··· Text extract

SciTE (was: Re: not a question, just a fun thing with syntax_tools)

Peter-Henry Mander erlang@REDACTED
Fri May 23 13:58:39 CEST 2003


Hi Chris,

If you're willing to recompile the source, here's the source for Erlang 
support. The files are for v1.53, but do a diff just to be sure my files 
don't walk all over things. Hopefully I haven't missed anything.

The lexer colours the source file, but the folding algorithm is a bit 
primitive. It folds "case", "fun", "if" and "receive" statements, but I 
would also like it to fold function clauses too, which will require a 
better lexer and syntax analyser. I wish to use 
http://spirit.sourceforge.net which is recursive descent, easy to 
understand, and thanks to C++ templates I can practically copy the 
Erlang EBNF spec straight into C++ code. Nice.

There's also user-defined folds which are marked thus:

%{ fold start
%} fold end

...and I find that's quite neat already.

I've also enclosed the .SciteUser.properties file I use which uses 
spaces instead of tabs. (You'll notice I was using the Matlab lexer 
until I got tired of it and rolled my own.)

The spaces-for-tabs option is not available in any of the menus, but 
there are _so_many_ options that I think the menus would become 
impractical if they were all included!

Let's see if this weans you off the nedit addiction (-: Nedit doesn't 
look all that bad really, so why is it so unhealthy? The one possible 
advantage of SciTE is that it works on M$-Windows too, but why would I 
want to do that?

Pete.

Chris Pressey wrote:
> On Thu, 22 May 2003 07:11:42 +0100
> Peter-Henry Mander <erlang@REDACTED> wrote:
> 
> 
>>Since we're on the subject, has anyone come across SciTE from 
>>http://scintilla.org/SciTE.html ? It doesn't have an Erlang lexer 
>>out-of-the-box, but I've been working on two versions. Both have
>>syntax highlighting, one has folding based on indentation depth, the
>>other folds on (limited) syntax parsing. They're both a bit green, but
>>I use SciTE almost exclusively and it suits me. The source will
>>compile for M$-Windows as well as *NIX, and the editor has a pleasant
>>GUI and tool integration.

······
··· Data rows

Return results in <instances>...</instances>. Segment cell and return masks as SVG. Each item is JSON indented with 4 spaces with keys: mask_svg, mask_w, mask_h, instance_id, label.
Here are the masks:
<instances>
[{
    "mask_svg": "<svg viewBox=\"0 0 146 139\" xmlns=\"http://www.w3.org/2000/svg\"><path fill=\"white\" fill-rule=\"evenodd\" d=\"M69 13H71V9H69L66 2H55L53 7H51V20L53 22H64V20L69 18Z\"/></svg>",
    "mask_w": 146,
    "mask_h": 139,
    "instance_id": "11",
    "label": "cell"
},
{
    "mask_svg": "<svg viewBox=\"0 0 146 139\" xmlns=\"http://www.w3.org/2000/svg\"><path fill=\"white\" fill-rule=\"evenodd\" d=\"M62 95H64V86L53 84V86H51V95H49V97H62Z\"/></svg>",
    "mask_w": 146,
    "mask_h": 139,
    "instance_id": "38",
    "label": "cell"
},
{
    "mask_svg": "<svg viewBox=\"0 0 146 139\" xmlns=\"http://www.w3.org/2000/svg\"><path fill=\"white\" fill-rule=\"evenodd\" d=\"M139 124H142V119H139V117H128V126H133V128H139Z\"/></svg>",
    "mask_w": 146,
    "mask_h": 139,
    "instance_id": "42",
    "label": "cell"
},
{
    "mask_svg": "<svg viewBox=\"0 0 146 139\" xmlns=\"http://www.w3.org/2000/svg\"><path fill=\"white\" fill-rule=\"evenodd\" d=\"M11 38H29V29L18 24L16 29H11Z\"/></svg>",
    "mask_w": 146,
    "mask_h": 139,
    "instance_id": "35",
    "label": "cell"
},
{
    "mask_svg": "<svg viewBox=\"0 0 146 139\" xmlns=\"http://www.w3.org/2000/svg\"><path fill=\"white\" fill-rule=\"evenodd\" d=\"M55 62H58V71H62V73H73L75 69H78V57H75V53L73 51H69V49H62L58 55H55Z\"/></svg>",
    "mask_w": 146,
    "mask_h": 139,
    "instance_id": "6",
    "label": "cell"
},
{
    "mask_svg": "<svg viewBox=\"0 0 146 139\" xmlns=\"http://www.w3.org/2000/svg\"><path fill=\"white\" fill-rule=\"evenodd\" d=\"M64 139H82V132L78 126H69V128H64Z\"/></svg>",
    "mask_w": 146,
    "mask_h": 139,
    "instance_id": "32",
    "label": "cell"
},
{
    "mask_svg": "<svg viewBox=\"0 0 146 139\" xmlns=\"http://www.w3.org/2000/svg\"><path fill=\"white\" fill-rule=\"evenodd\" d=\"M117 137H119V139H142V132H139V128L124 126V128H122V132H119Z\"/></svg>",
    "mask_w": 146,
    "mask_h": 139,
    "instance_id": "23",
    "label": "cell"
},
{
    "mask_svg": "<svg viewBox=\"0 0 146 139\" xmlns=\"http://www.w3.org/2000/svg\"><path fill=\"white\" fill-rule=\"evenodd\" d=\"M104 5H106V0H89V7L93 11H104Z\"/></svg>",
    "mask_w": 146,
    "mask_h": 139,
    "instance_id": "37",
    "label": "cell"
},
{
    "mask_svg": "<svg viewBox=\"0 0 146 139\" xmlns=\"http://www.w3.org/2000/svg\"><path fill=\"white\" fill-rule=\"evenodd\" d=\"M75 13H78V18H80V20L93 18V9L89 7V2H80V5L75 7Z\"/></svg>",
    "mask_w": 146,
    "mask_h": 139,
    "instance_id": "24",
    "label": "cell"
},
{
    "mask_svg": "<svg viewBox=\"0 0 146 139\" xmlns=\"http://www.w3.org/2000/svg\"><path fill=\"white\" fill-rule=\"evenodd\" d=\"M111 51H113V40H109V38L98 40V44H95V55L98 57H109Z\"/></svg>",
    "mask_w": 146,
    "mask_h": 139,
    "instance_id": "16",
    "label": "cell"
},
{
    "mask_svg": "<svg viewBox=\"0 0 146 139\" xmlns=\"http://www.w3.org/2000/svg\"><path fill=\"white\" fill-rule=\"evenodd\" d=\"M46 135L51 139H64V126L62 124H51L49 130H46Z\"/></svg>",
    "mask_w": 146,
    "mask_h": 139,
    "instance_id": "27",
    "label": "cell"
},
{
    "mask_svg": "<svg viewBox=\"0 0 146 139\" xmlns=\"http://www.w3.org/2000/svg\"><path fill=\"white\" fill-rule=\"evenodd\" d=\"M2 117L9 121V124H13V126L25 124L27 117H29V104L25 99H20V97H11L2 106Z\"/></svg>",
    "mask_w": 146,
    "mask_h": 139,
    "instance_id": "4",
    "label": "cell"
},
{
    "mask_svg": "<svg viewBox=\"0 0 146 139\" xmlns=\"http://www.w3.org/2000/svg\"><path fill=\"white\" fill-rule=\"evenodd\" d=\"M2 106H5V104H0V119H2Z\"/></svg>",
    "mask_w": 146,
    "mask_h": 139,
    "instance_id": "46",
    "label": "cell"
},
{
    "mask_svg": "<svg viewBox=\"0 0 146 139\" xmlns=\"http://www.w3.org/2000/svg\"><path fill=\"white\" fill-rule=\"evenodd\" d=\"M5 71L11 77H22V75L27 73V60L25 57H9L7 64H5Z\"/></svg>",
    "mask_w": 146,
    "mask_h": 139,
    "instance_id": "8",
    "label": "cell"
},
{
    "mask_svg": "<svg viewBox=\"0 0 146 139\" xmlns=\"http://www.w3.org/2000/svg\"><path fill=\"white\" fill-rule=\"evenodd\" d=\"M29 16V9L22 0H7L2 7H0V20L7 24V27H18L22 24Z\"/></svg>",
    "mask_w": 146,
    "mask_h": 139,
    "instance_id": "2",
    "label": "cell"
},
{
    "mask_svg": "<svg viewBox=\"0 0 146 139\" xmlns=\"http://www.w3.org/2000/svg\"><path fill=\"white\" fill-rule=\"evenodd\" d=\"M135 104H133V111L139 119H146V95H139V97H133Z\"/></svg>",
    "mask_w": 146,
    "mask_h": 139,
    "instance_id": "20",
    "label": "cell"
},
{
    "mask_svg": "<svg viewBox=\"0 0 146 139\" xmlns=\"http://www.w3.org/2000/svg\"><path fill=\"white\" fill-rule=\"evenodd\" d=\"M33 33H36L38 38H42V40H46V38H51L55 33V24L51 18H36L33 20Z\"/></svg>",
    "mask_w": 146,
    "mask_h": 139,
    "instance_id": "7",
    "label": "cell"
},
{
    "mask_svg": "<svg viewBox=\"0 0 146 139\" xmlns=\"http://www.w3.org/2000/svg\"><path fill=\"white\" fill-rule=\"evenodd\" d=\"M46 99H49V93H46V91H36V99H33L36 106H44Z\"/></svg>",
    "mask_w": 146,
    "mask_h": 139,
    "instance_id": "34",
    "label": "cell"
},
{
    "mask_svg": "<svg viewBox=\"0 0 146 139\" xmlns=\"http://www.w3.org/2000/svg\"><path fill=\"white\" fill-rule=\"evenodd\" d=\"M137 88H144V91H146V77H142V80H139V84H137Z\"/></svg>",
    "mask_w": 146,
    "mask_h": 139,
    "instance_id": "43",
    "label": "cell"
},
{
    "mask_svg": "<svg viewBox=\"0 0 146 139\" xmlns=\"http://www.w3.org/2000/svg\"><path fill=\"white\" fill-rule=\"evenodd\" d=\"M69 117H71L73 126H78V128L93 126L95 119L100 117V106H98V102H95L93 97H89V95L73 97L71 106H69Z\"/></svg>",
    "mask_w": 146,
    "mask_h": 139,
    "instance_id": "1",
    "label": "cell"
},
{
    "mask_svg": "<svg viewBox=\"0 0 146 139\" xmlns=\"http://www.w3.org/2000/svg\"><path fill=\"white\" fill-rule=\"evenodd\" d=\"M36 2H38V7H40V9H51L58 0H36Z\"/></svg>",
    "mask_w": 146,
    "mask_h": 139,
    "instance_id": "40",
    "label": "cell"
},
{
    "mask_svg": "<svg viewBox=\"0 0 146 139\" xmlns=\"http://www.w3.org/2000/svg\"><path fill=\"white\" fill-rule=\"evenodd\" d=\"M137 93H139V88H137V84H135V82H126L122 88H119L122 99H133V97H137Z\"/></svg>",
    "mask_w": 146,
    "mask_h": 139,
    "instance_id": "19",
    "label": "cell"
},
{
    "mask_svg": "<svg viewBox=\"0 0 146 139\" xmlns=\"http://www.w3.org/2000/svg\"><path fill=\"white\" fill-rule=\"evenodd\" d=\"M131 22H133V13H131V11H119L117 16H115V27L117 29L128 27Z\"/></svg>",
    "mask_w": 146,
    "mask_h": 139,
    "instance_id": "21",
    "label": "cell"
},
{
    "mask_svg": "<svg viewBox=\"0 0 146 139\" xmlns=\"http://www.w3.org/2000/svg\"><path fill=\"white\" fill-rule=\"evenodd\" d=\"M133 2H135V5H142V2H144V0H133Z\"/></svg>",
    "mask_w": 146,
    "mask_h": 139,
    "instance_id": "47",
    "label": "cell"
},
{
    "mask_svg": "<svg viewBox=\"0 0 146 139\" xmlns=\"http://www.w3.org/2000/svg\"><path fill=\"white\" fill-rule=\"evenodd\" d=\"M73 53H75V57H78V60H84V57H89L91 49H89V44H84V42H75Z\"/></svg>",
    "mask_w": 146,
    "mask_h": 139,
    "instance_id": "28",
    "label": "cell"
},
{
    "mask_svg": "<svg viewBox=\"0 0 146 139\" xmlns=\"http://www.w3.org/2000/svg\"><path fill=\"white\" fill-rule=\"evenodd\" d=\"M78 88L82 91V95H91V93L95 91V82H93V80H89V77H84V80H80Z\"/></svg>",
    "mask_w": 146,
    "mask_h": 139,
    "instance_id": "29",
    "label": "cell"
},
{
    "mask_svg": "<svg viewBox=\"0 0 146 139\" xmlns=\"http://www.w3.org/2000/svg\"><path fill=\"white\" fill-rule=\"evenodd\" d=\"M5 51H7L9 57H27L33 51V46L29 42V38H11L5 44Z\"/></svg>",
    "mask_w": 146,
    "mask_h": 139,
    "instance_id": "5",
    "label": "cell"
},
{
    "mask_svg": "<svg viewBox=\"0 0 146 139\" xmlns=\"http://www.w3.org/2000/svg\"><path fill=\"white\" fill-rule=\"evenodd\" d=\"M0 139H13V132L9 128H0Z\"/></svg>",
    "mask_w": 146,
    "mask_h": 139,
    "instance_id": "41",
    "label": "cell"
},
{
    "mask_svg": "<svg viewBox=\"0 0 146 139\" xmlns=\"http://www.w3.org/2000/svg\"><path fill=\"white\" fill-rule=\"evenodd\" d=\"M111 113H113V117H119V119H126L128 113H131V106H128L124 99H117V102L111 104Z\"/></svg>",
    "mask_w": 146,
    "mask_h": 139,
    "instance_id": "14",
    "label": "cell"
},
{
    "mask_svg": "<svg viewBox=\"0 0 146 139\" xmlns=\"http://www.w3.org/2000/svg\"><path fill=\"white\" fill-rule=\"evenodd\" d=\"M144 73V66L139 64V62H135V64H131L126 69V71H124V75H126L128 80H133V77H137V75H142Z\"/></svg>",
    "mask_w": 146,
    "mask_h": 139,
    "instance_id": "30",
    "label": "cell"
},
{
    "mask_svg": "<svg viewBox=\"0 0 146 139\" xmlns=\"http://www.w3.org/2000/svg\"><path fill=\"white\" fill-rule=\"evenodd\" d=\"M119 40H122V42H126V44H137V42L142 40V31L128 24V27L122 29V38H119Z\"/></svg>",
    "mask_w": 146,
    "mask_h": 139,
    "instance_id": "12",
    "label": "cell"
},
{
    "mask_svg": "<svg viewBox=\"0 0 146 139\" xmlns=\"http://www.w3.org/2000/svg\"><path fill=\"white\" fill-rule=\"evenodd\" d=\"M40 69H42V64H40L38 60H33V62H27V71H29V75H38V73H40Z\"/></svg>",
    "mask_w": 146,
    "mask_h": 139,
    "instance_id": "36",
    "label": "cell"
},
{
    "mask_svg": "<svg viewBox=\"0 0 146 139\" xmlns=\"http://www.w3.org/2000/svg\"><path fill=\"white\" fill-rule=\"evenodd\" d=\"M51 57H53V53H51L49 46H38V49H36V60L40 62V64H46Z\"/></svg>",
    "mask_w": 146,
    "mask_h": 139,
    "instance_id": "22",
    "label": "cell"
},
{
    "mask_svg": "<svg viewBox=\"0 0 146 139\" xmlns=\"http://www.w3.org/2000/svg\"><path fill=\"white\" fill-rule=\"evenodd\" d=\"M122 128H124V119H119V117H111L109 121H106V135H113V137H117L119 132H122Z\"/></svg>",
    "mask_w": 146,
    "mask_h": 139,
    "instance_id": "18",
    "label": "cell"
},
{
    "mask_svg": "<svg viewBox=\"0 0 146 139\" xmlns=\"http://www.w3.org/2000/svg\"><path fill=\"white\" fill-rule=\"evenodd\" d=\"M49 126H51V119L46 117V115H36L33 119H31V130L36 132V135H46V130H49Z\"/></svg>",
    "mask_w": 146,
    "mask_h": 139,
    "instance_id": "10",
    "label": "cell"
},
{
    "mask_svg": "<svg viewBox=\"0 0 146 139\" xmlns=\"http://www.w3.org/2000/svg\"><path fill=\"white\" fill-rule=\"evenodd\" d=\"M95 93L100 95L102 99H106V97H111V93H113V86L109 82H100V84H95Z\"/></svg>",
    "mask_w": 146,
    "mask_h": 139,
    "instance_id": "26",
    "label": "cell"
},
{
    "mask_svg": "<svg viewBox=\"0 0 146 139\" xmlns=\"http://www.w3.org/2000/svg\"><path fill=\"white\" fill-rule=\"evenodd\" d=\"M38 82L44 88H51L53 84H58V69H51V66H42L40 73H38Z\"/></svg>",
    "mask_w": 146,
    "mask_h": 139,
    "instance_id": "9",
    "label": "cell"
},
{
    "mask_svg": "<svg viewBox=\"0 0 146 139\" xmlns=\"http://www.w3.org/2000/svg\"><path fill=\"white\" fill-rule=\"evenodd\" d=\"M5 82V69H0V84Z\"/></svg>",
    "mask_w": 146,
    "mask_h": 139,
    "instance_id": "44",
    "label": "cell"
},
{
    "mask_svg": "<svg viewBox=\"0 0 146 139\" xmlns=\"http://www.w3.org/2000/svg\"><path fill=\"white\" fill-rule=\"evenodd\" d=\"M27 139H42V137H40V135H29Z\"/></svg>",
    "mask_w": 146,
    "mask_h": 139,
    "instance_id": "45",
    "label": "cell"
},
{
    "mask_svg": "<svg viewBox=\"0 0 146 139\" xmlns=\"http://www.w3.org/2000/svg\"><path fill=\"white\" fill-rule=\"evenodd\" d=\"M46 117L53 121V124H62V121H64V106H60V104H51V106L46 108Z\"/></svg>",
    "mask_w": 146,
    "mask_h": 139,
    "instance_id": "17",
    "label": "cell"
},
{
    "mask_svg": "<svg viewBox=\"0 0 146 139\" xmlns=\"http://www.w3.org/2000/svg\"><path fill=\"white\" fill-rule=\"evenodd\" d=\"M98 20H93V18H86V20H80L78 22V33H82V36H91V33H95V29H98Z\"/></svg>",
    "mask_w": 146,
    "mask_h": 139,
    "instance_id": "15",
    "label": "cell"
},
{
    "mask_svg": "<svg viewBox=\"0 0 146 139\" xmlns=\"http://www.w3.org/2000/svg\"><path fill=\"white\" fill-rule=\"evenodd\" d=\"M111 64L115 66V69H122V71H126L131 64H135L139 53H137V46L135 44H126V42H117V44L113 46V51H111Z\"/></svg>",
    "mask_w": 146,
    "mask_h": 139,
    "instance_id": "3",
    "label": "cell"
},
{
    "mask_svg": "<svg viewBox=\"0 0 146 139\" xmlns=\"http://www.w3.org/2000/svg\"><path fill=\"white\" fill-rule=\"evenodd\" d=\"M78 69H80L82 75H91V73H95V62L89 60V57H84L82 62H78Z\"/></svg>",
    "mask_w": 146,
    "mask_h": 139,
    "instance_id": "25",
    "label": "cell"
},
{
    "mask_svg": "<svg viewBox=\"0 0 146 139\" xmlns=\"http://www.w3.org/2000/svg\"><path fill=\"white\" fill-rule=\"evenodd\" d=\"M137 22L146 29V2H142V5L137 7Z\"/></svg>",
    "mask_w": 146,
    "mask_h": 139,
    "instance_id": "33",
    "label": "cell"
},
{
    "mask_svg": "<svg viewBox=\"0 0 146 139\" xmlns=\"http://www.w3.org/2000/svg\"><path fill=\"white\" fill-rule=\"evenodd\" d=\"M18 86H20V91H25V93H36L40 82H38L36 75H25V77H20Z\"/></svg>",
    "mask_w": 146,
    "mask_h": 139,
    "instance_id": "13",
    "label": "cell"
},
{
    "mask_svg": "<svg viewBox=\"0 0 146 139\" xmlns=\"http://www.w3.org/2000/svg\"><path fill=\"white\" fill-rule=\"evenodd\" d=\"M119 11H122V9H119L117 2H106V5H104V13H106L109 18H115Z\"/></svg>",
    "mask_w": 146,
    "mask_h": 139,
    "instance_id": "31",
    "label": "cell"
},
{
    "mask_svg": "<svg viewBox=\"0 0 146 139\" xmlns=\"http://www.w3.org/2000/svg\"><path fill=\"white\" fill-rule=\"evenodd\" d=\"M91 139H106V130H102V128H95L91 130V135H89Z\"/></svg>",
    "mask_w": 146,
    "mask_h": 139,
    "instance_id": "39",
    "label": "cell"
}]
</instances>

······

▸ Short exercise 1
Put this sentence from the SciTE email into Spanish: "The lexer colours the source file, but the folding algorithm is a bit primitive."
▸ Short exercise 2
Pick up the SciTE email right after its final line and keep writing it.

▸ Exercise response 1
El analizador léxico colorea el archivo fuente, pero el algoritmo de plegado es algo primitivo.

▸ Exercise response 2
>>
>>I'm planning to feed back my work into the SciTE project so that
>>Erlang becomes one of the many languages it supports. But before I do,
>>is anyone interested in giving it a spin and offering some criticism?
> 
> 
> I found the port, built it, and tried it.
> 
> Overall, I like it.
> 
> I'm disappointed that it doesn't seem to have a way to simulate tabs -
> or if it does, it hides it unecessarily.  (Tabs are definately one of my
> pet peeves.  When I press left arrow, I want the cursor to move left one
> space.  Not three spaces, not eight spaces - just, one space, like
> always.  I like predictability in an editor.)
> 
> I also couldn't see anything about defining or applying macros. 
> Although complete-word is nice, as is folding, and block comments...
> Don't know yet if it's enough to break my unhealthy nedit addiction.
> But an Erlang mode might push it over the hump :)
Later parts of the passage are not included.